Peptidyl-prolyl isomerase PIN1 as a pivotal regulator of cancer progression and therapy

Abstract

PIN1, a unique phosphorylation-dependent peptidyl-prolyl cis-trans isomerase, serves as a pivotal regulator of oncogenic signaling by catalyzing conformational changes in proteins phosphorylated at Ser/Thr-Pro motifs. Its overexpression across diverse cancers drives tumorigenesis by simultaneously inactivating tumor suppressors and activating oncogenes, thereby promoting uncontrolled proliferation, apoptosis evasion, genomic instability, epithelial-mesenchymal transition (EMT), metastasis, and therapy resistance. PIN1 critically regulates multiple cancer hallmarks via interactions with key pathways, including PI3K/Akt/mTOR, Wnt/β-catenin, NF-κB, and DNA repair machinery. Clinically, PIN1 overexpression correlates with advanced disease stage, poor prognosis, and therapeutic failure, underscoring its value as a prognostic biomarker.
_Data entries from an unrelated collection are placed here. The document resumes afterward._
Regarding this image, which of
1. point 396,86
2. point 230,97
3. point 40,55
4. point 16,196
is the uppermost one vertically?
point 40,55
Recent breakthroughs in PIN1-targeted therapies demonstrate significant promise. This review aimed to explain PIN1's oncogenic roles and therapeutic targeting in cancer. Direct inhibitors and repurposed agents destabilize oncoproteins, induce "BRCAness" to sensitize tumors to PARP inhibitors, and reverse chemoresistance. Novel strategies, including peptide-based inhibitors and natural compounds, show enhanced selectivity and efficacy in preclinical models. However, challenges persist, including cancer-type heterogeneity in PIN1-driven mechanisms, on-target toxicity risks, and the need for bioavailable inhibitors. Future research must prioritize delineating common core pathways, structure-guided drug design, and biomarker-driven combination therapies. PIN1 inhibition represents a transformative approach to overcome resistance and improve outcomes across malignancies.